Required action 1: In the text on presidential dental facts, rewrite the passage between "2. Abraham Lincoln" and "it when necessary.", inclusive, changing "Springfield, IL" to "Springfield, Illinois".
Required action 2: According to the text on presidential dental facts, how many teeth did George Washington have left at his inauguration?

Selected text:
Presidents have been an important part of our democracy, ever since the first election in 1789. As presidential history was recently made once again, let’s look back at some fascinating dental-related facts about a few of our past commanders-in-chief:
1. George Washington never wore wooden dentures. Tooth decay and tooth loss plagued George throughout his adult life. He had his first tooth pulled at 24 and had only one tooth remaining at inauguration. Mount Vernon, Washington’s estate, says his troublesome teeth made the president self-conscious and reluctant to speak in public. While it’s true he wore dentures, they were never wooden. He had many pairs made from different materials including: Hippopotamus tusk, elephant ivory, bone, gold wire, copper screws, lead, and even human teeth.
2. Abraham Lincoln was embalmed by a dentist. Dr. Charles DeCosta Brown was originally a physician who moved to New York to study and practice dentistry. He took an interest in embalming and was appointed an official government embalmer during the Civil War. Days after his death, Lincoln’s body began a 1,600 mile journey from Washington D.C. to Springfield, IL. Public viewings of the body were held in major cities. Brown traveled with the president’s body, re-embalming it when necessary.
3. Ask what your teeth can do for you… You should never use your teeth as tools, but in this case, we definitely think it’s okay. John F. Kennedy’s first mission during WWII did not go well. While on patrol in the Southwestern Pacific Ocean, his boat was destroyed. One of his crewman was badly injured and unable to swim, or even float. With heroic effort, JFK swam for five hours towing the crewman to safety, using only his teeth.

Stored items
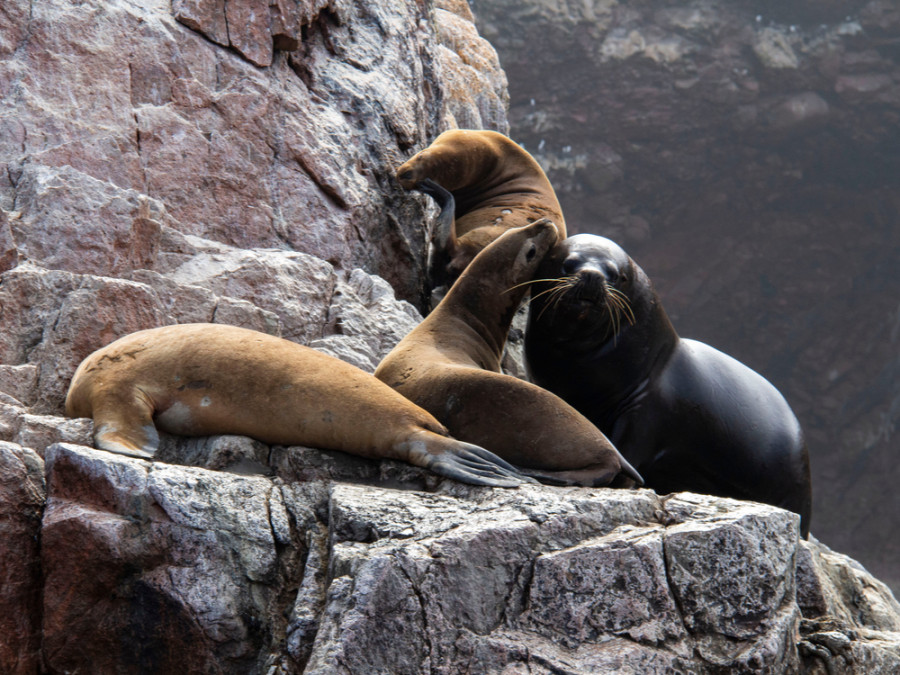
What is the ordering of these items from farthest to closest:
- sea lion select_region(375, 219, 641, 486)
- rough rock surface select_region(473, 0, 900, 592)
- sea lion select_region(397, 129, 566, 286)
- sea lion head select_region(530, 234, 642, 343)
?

Result 1:
2. Abraham Lincoln was embalmed by a dentist. Dr. Charles DeCosta Brown was originally a physician who moved to New York to study and practice dentistry. He took an interest in embalming and was appointed an official government embalmer during the Civil War. Days after his death, Lincoln’s body began a 1,600 mile journey from Washington D.C. to Springfield, Illinois. Public viewings of the body were held in major cities. Brown traveled with the president’s body, re-embalming it when necessary.

Result 2: He had only one tooth remaining.